EXERCISE => Output all entries below exactly as they are given.

#### TASK MATERIAL

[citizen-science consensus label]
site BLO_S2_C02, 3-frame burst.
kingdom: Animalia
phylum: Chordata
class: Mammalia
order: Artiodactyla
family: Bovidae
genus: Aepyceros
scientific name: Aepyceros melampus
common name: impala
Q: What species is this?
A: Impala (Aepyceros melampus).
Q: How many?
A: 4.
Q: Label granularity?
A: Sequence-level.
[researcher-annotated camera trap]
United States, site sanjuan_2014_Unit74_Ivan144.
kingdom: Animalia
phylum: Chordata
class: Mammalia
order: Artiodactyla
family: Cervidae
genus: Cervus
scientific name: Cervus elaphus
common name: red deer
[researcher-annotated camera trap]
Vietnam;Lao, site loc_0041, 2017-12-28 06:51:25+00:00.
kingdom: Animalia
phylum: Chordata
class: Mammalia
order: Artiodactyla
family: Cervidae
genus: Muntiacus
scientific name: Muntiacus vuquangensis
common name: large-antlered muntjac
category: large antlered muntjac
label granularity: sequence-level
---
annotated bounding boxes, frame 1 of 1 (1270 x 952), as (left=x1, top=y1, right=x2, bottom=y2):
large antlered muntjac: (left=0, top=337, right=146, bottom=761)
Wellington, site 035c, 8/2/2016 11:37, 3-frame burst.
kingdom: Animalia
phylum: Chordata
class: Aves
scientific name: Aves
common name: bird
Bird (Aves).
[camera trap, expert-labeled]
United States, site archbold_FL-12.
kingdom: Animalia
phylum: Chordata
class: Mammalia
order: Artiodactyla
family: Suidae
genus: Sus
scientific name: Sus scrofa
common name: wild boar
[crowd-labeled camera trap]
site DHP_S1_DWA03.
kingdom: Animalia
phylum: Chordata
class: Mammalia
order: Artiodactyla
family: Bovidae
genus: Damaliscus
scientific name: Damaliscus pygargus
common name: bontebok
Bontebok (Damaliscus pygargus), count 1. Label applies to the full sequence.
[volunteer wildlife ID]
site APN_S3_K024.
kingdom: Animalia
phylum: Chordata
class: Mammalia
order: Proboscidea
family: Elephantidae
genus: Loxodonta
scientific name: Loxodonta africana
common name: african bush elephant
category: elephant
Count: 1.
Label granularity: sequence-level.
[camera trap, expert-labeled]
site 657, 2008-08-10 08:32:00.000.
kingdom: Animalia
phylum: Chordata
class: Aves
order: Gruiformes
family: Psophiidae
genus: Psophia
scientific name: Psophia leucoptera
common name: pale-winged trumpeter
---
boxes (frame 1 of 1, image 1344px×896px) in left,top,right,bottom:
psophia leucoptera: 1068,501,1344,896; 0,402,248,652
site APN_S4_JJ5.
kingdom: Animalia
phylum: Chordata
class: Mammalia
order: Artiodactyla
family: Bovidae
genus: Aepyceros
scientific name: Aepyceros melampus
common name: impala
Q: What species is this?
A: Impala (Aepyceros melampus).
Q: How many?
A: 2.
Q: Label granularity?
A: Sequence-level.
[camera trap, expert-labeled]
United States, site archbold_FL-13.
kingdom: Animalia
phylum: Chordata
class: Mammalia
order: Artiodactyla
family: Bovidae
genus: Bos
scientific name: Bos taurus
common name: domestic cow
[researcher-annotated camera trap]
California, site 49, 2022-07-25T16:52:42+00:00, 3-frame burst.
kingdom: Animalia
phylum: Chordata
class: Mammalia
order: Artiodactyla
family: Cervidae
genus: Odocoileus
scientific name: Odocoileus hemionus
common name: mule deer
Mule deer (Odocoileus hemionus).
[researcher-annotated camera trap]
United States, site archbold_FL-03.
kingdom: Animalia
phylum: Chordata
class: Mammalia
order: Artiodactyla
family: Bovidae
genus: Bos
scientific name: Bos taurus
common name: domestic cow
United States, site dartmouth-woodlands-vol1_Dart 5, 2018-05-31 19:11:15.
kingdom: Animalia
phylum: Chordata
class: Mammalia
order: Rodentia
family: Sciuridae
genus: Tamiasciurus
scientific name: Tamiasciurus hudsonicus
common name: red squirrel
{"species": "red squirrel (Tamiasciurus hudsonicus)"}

########

OUTPUT FOR THIS TASK =>
[citizen-science consensus label]
site BLO_S2_C02, 3-frame burst.
kingdom: Animalia
phylum: Chordata
class: Mammalia
order: Artiodactyla
family: Bovidae
genus: Aepyceros
scientific name: Aepyceros melampus
common name: impala
Q: What species is this?
A: Impala (Aepyceros melampus).
Q: How many?
A: 4.
Q: Label granularity?
A: Sequence-level.
[researcher-annotated camera trap]
United States, site sanjuan_2014_Unit74_Ivan144.
kingdom: Animalia
phylum: Chordata
class: Mammalia
order: Artiodactyla
family: Cervidae
genus: Cervus
scientific name: Cervus elaphus
common name: red deer
[researcher-annotated camera trap]
Vietnam;Lao, site loc_0041, 2017-12-28 06:51:25+00:00.
kingdom: Animalia
phylum: Chordata
class: Mammalia
order: Artiodactyla
family: Cervidae
genus: Muntiacus
scientific name: Muntiacus vuquangensis
common name: large-antlered muntjac
category: large antlered muntjac
label granularity: sequence-level
---
annotated bounding boxes, frame 1 of 1 (1270 x 952), as (left=x1, top=y1, right=x2, bottom=y2):
large antlered muntjac: (left=0, top=337, right=146, bottom=761)
Wellington, site 035c, 8/2/2016 11:37, 3-frame burst.
kingdom: Animalia
phylum: Chordata
class: Aves
scientific name: Aves
common name: bird
Bird (Aves).
[camera trap, expert-labeled]
United States, site archbold_FL-12.
kingdom: Animalia
phylum: Chordata
class: Mammalia
order: Artiodactyla
family: Suidae
genus: Sus
scientific name: Sus scrofa
common name: wild boar
[crowd-labeled camera trap]
site DHP_S1_DWA03.
kingdom: Animalia
phylum: Chordata
class: Mammalia
order: Artiodactyla
family: Bovidae
genus: Damaliscus
scientific name: Damaliscus pygargus
common name: bontebok
Bontebok (Damaliscus pygargus), count 1. Label applies to the full sequence.
[volunteer wildlife ID]
site APN_S3_K024.
kingdom: Animalia
phylum: Chordata
class: Mammalia
order: Proboscidea
family: Elephantidae
genus: Loxodonta
scientific name: Loxodonta africana
common name: african bush elephant
category: elephant
Count: 1.
Label granularity: sequence-level.
[camera trap, expert-labeled]
site 657, 2008-08-10 08:32:00.000.
kingdom: Animalia
phylum: Chordata
class: Aves
order: Gruiformes
family: Psophiidae
genus: Psophia
scientific name: Psophia leucoptera
common name: pale-winged trumpeter
---
boxes (frame 1 of 1, image 1344px×896px) in left,top,right,bottom:
psophia leucoptera: 1068,501,1344,896; 0,402,248,652
site APN_S4_JJ5.
kingdom: Animalia
phylum: Chordata
class: Mammalia
order: Artiodactyla
family: Bovidae
genus: Aepyceros
scientific name: Aepyceros melampus
common name: impala
Q: What species is this?
A: Impala (Aepyceros melampus).
Q: How many?
A: 2.
Q: Label granularity?
A: Sequence-level.
[camera trap, expert-labeled]
United States, site archbold_FL-13.
kingdom: Animalia
phylum: Chordata
class: Mammalia
order: Artiodactyla
family: Bovidae
genus: Bos
scientific name: Bos taurus
common name: domestic cow
[researcher-annotated camera trap]
California, site 49, 2022-07-25T16:52:42+00:00, 3-frame burst.
kingdom: Animalia
phylum: Chordata
class: Mammalia
order: Artiodactyla
family: Cervidae
genus: Odocoileus
scientific name: Odocoileus hemionus
common name: mule deer
Mule deer (Odocoileus hemionus).
[researcher-annotated camera trap]
United States, site archbold_FL-03.
kingdom: Animalia
phylum: Chordata
class: Mammalia
order: Artiodactyla
family: Bovidae
genus: Bos
scientific name: Bos taurus
common name: domestic cow
United States, site dartmouth-woodlands-vol1_Dart 5, 2018-05-31 19:11:15.
kingdom: Animalia
phylum: Chordata
class: Mammalia
order: Rodentia
family: Sciuridae
genus: Tamiasciurus
scientific name: Tamiasciurus hudsonicus
common name: red squirrel
{"species": "red squirrel (Tamiasciurus hudsonicus)"}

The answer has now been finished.